O relógio antigo marcava dez horas em ponto quando a secretária anunciou a chegada do repórter.

Catarine Vasquez permaneceu sentada, imóvel em sua cadeira de couro negro, encarando a cidade pela parede de vidro que dominava o escritório.

Lá fora, a chuva fina caía sobre a arquitetura fria e metálica, borrando as luzes de neon e as vitrines impecáveis das marcas que ela, agora, superava com facilidade.

Ela fechou lentamente a tela do notebook e ajeitou a lapela do blazer.
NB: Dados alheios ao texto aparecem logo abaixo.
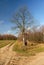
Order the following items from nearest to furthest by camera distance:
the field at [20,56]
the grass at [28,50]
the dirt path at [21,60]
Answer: the dirt path at [21,60] → the field at [20,56] → the grass at [28,50]

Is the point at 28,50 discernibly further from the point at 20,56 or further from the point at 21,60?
the point at 21,60

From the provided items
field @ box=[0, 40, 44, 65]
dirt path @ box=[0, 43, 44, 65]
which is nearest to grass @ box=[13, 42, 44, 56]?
field @ box=[0, 40, 44, 65]

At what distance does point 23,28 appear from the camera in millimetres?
31406

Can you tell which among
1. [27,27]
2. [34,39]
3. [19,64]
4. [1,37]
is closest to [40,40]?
[34,39]

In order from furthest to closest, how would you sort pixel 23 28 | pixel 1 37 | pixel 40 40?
pixel 1 37
pixel 40 40
pixel 23 28

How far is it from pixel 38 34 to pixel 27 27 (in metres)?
15.3

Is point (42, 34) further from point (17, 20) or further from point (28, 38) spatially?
point (17, 20)

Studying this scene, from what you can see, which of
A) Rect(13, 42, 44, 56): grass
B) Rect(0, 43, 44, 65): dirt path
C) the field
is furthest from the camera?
Rect(13, 42, 44, 56): grass

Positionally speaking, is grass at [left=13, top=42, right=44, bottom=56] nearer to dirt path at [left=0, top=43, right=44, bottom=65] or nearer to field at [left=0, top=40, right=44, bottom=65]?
field at [left=0, top=40, right=44, bottom=65]

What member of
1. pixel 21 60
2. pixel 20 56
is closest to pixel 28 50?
pixel 20 56

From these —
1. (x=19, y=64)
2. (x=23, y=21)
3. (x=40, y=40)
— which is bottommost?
(x=19, y=64)

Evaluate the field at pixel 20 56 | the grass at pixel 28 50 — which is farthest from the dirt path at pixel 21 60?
the grass at pixel 28 50

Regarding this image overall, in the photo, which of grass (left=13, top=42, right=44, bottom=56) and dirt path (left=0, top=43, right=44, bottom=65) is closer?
dirt path (left=0, top=43, right=44, bottom=65)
O reflexo na vidraça devolveu-lhe a imagem que havia esculpido ao longo dos anos: a de uma mulher intocável.

- Pode mandar entrar - disse, sem se virar.

Ouviu a porta se abrir com suavidade e o som dos passos firmes que cruzavam o piso de mármore.
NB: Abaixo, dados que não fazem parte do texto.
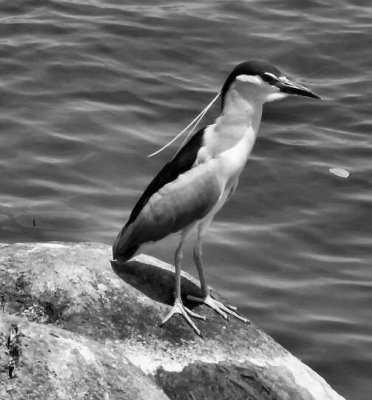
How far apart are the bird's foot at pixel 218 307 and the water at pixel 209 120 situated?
1.97 meters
Virou-se apenas quando sentiu que ele já estava suficientemente próximo.

Um homem alto, magro, vestindo um sobretudo escuro, de feições marcadas, barba bem aparada. Olhos cinzentos, frios, mas disfarçados por um sorriso discreto e educado.

Ele estendeu a mão.

- Senhorita Vasquez - cumprimentou com voz grave e controlada. - Eithan Moreau, Capital News.

Catarine ergueu a sobrancelha, sem pressa, e apertou-lhe a mão com a mesma segurança.
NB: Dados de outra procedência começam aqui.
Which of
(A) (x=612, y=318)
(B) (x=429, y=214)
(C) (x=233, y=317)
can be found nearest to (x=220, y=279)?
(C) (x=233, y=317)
- É um prazer recebê-lo, senhor Moreau.

Ela indicou a poltrona à frente da mesa.

Ele se acomodou com uma calma que não era teatral, mas natural, como quem está acostumado a se infiltrar em qualquer espaço sem ser percebido como ameaça.

- Posso oferecer-lhe algo? - perguntou Catarine, apenas por formalidade.

- Não, obrigado - respondeu, enquanto abria a pasta de couro e retirava um bloco e uma caneta de metal.

Ela o observou por alguns segundos, sem pressa, estudando cada pequeno gesto: o modo como ele cruzava as pernas, a postura ereta, a respiração controlada.

Parecia um homem acostumado a dominar ambientes, mas que optava por não ser percebido assim.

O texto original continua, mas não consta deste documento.